----- 本文セクション

要約
1575年、戦国時代の大一番「長篠の戦い」の前哨戦で、ある一人の武士が歴史に名を刻みました。その名は鳥居強右衛門(とりいすねえもん)。彼は味方に危機を伝えるため敵陣を突破し、捕らえられてからも忠義を貫いたことで知られます。磔刑という壮絶な最期を迎えた彼の行動は、後世に「武士の鑑」として語り継がれています。本記事では、彼の生涯と長篠の戦いとの関わりを詳しく解説します。
ミホとケンの対話

ケン、鳥居強右衛門って知ってる?

えっ、トリイ…つよえもん? なんか名前からして強そう!

そうそう、実際めっちゃ強いっていうより“強い心”を持った人だったの

どんなことしたの? 戦国武将って感じ?

実は武将じゃなくて足軽に近い立場だったけど、とても勇敢な人だったのよ

へぇ~。それで何したの?

1575年、長篠の戦いの直前に、織田・徳川連合軍が籠もる長篠城が武田軍に包囲されたの

うわ、それはピンチだね!

そう。そのとき鳥居強右衛門は、味方に援軍を求めるため、敵の包囲網を抜けて走ったの

映画みたいじゃん! それで助け呼びに行ったの?

そう! 命がけで岡崎城まで行って、城の救援を願ったの

すごい! 無事帰れたの?

帰る途中で、残念ながら武田軍に捕まっちゃったの…

うわっ、それヤバいやつ…どうなったの?

武田軍は『援軍は来ないってウソを言えば命を助けてやる』って取引を持ちかけたの

え、それでウソついたの?

…つかなかったの。彼は城に向かって『もうすぐ援軍が来るぞ!頑張れ!』って叫んだの

それで!? 武田軍ブチギレじゃん!

うん…そしてそのまま磔にされて、命を落としたの

……マジか。忠義すごすぎて泣ける

ね、これが“武士の鑑”って言われる所以。名もなき兵でも歴史を動かすって本当にあるんだよ

あの叫びで士気が上がって、長篠の戦いに勝てたのかな

その通り!あの勇気がなかったら、戦況はもっと厳しかったかもしれないの

すねえもん…覚えた。なんか俺も頑張らなきゃって思えてきたよ!

----------
----- 提供資料

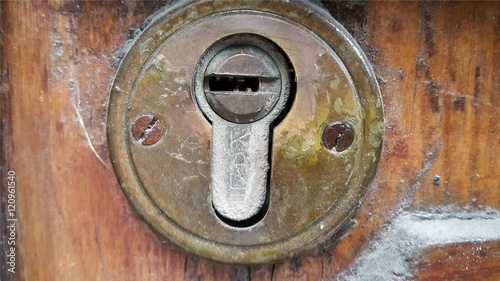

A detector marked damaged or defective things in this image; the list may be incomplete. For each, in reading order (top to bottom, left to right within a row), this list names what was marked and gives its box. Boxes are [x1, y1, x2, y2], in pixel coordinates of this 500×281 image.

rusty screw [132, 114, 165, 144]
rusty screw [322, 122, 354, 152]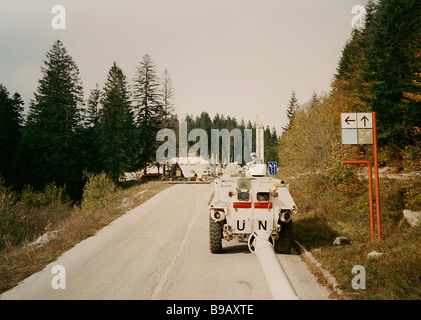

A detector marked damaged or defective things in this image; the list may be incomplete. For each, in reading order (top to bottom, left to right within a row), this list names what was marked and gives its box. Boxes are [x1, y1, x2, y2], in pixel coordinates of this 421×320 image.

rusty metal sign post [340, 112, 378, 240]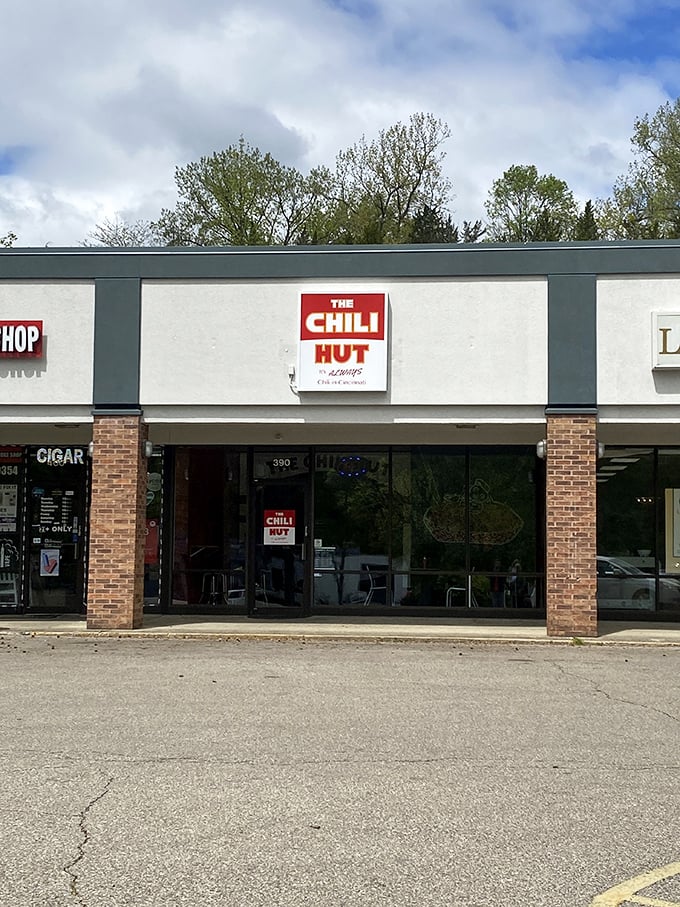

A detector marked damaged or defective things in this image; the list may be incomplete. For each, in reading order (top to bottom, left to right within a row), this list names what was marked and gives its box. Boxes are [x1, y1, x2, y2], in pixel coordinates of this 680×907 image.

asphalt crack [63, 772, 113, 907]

----------
----- 提供資料

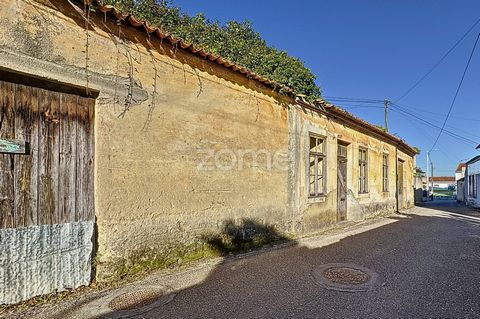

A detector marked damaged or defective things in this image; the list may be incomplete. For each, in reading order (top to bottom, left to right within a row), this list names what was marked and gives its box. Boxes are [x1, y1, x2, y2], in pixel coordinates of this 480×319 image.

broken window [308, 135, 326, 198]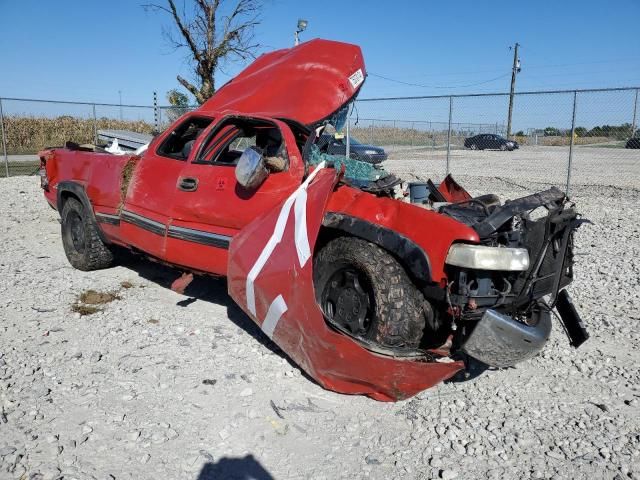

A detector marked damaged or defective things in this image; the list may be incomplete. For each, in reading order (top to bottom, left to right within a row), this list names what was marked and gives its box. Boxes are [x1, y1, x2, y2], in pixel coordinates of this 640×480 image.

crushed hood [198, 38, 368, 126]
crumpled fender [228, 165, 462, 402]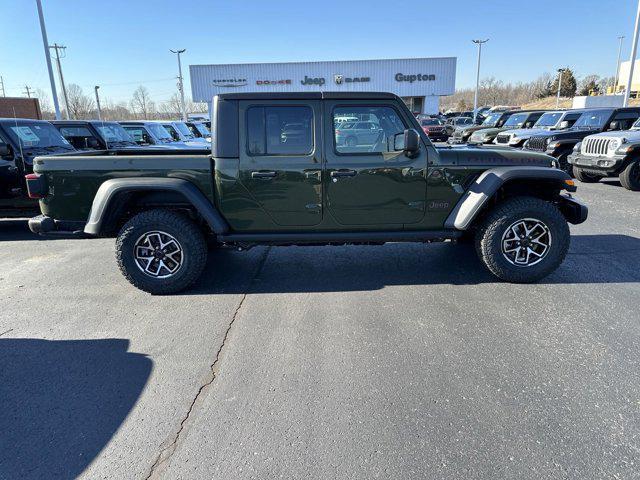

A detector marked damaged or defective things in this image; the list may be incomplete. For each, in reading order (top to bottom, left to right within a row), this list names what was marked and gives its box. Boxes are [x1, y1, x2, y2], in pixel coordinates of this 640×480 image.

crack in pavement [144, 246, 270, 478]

----------

**作業依頼 A:**
次の(i)〜(iii)がそれぞれ本文の内容と一致するかどうかを答えてください。各答えは「はい」か「いいえ」とし、判断の決め手となる本文の語句を正確に引用してください。(i)鳥居強右衛門は武将ではなく、足軽に近い立場だった。(ii)鳥居強右衛門は援軍を求めて岡崎城まで行った。(iii)武田軍に捕らえられた後、鳥居強右衛門は城に向かって援軍は来ないと叫んだ。
**作業依頼 B:**
本文の「1575年、長篠の戦いの直前」から「すごい! 無事帰れたの?」までを、「すごい! 無事帰れたの?」も含めて一字一句そのまま打ち直してください。
項目は本文とは別個の資料です。

**演習の解答 A:**
(i)はい。「実は武将じゃなくて足軽に近い立場だったけど、とても勇敢な人だったのよ」
(ii)はい。「命がけで岡崎城まで行って、城の救援を願ったの」
(iii)いいえ。「彼は城に向かって『もうすぐ援軍が来るぞ!頑張れ!』って叫んだの」

**演習の解答 B:**
1575年、長篠の戦いの直前に、織田・徳川連合軍が籠もる長篠城が武田軍に包囲されたの

うわ、それはピンチだね!

そう。そのとき鳥居強右衛門は、味方に援軍を求めるため、敵の包囲網を抜けて走ったの

映画みたいじゃん! それで助け呼びに行ったの?

そう! 命がけで岡崎城まで行って、城の救援を願ったの

すごい! 無事帰れたの?